Spatial reasoning records:
--- START ---
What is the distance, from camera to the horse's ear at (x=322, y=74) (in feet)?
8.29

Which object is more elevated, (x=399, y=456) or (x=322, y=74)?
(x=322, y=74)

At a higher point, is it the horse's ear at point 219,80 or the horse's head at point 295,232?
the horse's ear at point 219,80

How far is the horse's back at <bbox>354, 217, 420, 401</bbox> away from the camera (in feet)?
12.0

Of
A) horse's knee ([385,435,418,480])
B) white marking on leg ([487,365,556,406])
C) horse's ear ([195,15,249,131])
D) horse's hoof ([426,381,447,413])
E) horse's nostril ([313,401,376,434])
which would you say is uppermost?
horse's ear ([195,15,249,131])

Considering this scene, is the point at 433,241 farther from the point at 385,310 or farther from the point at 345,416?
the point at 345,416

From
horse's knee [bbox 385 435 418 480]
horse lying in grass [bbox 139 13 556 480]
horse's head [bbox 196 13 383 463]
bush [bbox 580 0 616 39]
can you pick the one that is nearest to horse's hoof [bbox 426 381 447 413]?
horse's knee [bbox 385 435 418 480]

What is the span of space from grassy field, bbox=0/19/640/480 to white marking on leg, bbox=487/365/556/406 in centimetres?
--- END ---
--- START ---
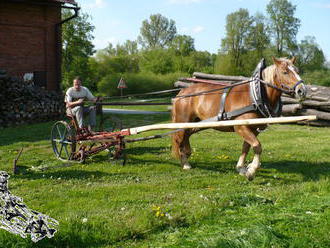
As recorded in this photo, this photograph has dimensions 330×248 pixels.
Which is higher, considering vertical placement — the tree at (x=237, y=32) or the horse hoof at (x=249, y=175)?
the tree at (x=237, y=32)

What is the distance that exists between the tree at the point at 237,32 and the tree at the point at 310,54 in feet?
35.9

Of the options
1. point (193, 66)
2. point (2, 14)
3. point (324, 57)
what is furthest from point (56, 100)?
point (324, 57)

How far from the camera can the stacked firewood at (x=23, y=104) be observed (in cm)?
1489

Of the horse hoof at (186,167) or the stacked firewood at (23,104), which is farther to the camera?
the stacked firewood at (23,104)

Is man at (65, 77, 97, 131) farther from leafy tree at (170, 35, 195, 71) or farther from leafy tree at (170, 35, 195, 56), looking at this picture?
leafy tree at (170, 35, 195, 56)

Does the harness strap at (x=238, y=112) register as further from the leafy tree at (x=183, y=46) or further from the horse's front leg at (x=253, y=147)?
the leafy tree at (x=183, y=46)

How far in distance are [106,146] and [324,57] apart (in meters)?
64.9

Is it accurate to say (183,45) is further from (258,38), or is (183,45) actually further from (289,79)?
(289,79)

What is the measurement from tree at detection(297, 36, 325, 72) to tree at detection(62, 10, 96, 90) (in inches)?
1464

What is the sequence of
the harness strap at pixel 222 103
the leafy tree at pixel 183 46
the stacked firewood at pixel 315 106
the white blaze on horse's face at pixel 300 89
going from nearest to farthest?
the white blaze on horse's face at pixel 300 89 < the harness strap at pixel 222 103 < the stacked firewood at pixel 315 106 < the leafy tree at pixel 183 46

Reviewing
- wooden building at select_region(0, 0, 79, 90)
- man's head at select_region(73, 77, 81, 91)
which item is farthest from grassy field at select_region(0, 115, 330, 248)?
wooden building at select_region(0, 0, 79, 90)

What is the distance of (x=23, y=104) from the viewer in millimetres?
--- END ---
> _Problem_: Count the lines in the items above that contain the string "nearest", treating uppercase and lowercase as different, and reply with the number only.

> _Output for this exercise_: 2